En parallèle, la persistance de Bergson à multiplier les déclarations engagées dénonçant l'agressivité allemande par des jugements dénigrants dès 1914 réduit, par la qualification d'anti-allemand qu'elles lui valent, la pénétration et la diffusion de ses idées en Allemagne. Scheler et Simmel rédigent des pamphlets contre Bergson, Bönke l'accuse d'avoir plagié Schopenhauer, fait polémique et mobilise les intellectuels allemands contre l'ennemi français. En face, les propos se durcissent pareillement : Bergson ravive les idées en vigueur du temps de Bismarck de teutons adorateurs de la force coercitive de l'Etat. Que voulez-vous, la guerre ne favorise pas la subtilité déclarative. Il existerait deux Allemagne, l'une violente, l'autre intellectuelle. Dans l'entre-deux-guerres, la philosophie de Bergson est jugée amorale ; on la dit pastiche de celle de Nietzsche. Il est vrai qu'on estime dans le même temps en France que Bergson a préparé l'introduction des idées nietzschéennes en France. Si l'oeuvre de Nietzsche a été peu lue de Bergson, on retrouve la notion de surhomme dans « L'évolution créatrice ». La raison pourrait être que le conflit armé aurait eu pour effet de concentrer l'attention de Bergson sur les travaux allemands et de reformuler certaines de ses propositions au moyen d'expressions allemandes.

Aujourd'hui, les traductions et réeditions de Bergson restent globalement faibles en comparaison de celles d'autres pays, l'Italie par exemple.

Le choix de l'auteure d'aborder l'introduction du bergsonisme de manière géographique est ludique, mais, les études se poursuivant chaque fois jusqu'à la réception des « deux sources », les époques se superposent et l'on y perd un peu en synthèse. Par ailleurs, chaque étude aborde sans exhaustivité la réception de Bergson par un auteur et y mêle des considération non seulement théoriques mais aussi biographiques ou de traduction. L'ensemble ne permet donc que modérément de conclure à la moindre objectivité acquise de l'oeuvre de Bergson en Allemagne et laisse plutôt envisager, par sa présentation rhapsodique qui, sans systématisme, se lit avec le goût de la surprise et la recherche de l'agrément, que la philosophie bergsonienne en Allemagne, en 1932, en est encore à sa phase introductive.

——

**Travail à réaliser**
Reproduisez à l'identique le passage de l'extrait ci-dessus sur la réception de Bergson en Allemagne, en commençant à « Le choix de » et en terminant à « sa phase introductive. ».

**Liste des données**

——

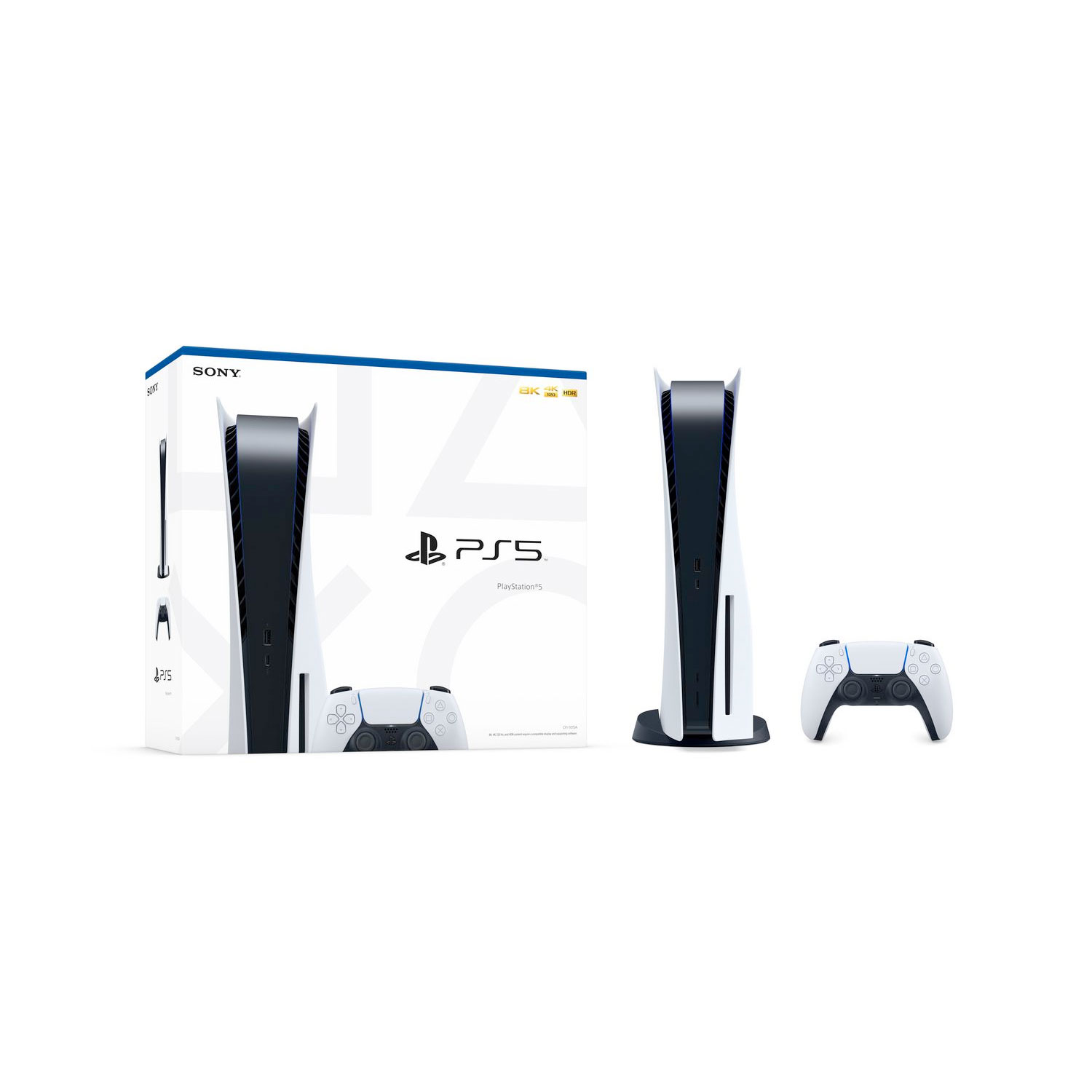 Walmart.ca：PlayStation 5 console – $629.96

——

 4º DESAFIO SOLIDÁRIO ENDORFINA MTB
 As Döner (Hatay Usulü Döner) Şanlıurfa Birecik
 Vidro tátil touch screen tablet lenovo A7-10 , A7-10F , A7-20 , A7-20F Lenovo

——

**Corrigé de l'exercice**
Le choix de l'auteure d'aborder l'introduction du bergsonisme de manière géographique est ludique, mais, les études se poursuivant chaque fois jusqu'à la réception des « deux sources », les époques se superposent et l'on y perd un peu en synthèse. Par ailleurs, chaque étude aborde sans exhaustivité la réception de Bergson par un auteur et y mêle des considération non seulement théoriques mais aussi biographiques ou de traduction. L'ensemble ne permet donc que modérément de conclure à la moindre objectivité acquise de l'oeuvre de Bergson en Allemagne et laisse plutôt envisager, par sa présentation rhapsodique qui, sans systématisme, se lit avec le goût de la surprise et la recherche de l'agrément, que la philosophie bergsonienne en Allemagne, en 1932, en est encore à sa phase introductive.